Challis and Ellen heard later from Scobie Sutton and the Mornington detectives that the surgeon and the funds manager had displayed plenty of genuine shock, dismay and outrage, so it was clear they hadn’t been tipped off by Robert McQuarrie. After the outrage had come shame and fear. They asked to be understood; they asked that their wives be spared the truth. The surgeon had attended the sex parties with his sister-in-law, the funds manager with his secretary. Their alibis were solid, and they confirmed that yes, they’d received photos of themselves in the post on Monday: no accompanying note, but, like Robert McQuarrie, they’d assumed someone at the Progress had sent the photographs and were fearful of blackmail and media exposure.

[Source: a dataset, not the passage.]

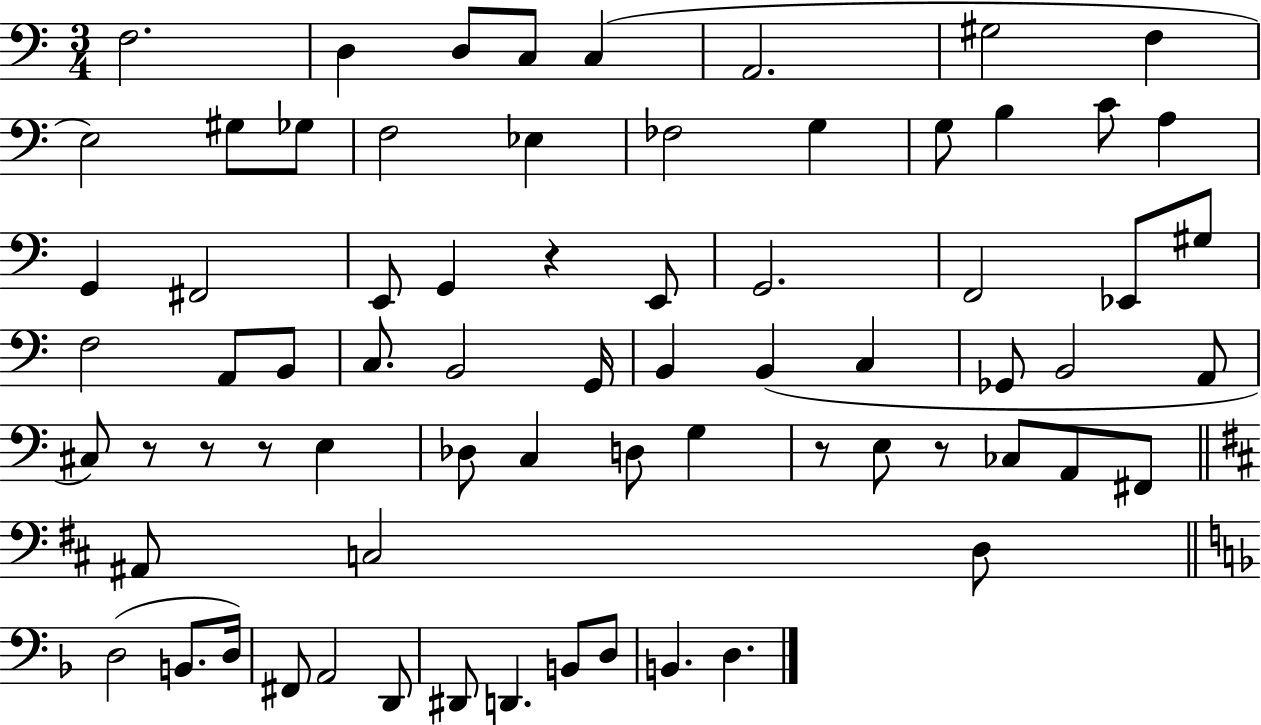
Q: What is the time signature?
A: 3/4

The accountant was a different kettle of fish, nothing like Robert McQuarrie, the surgeon or the funds manager. His name was Hayden Coulter and he lived alone in a rammed-earth loft house on a slope above Penzance Beach. The driveway was narrow and the turning circle awkward, so Challis did what he always did in unfamiliar places and unknown circumstances-parked the car so that it faced the road and allowed him and Ellen an unimpeded escape route.
Coulter greeted them at the door wearing a shirt and tie, trousers and carpet slippers. His face was clean and tight from the razor and there were comb tracks in his shower-wet hair. About forty, Challis guessed, and used to playing his cards close to his chest. He regarded them expressionlessly, invited them in out of the cold.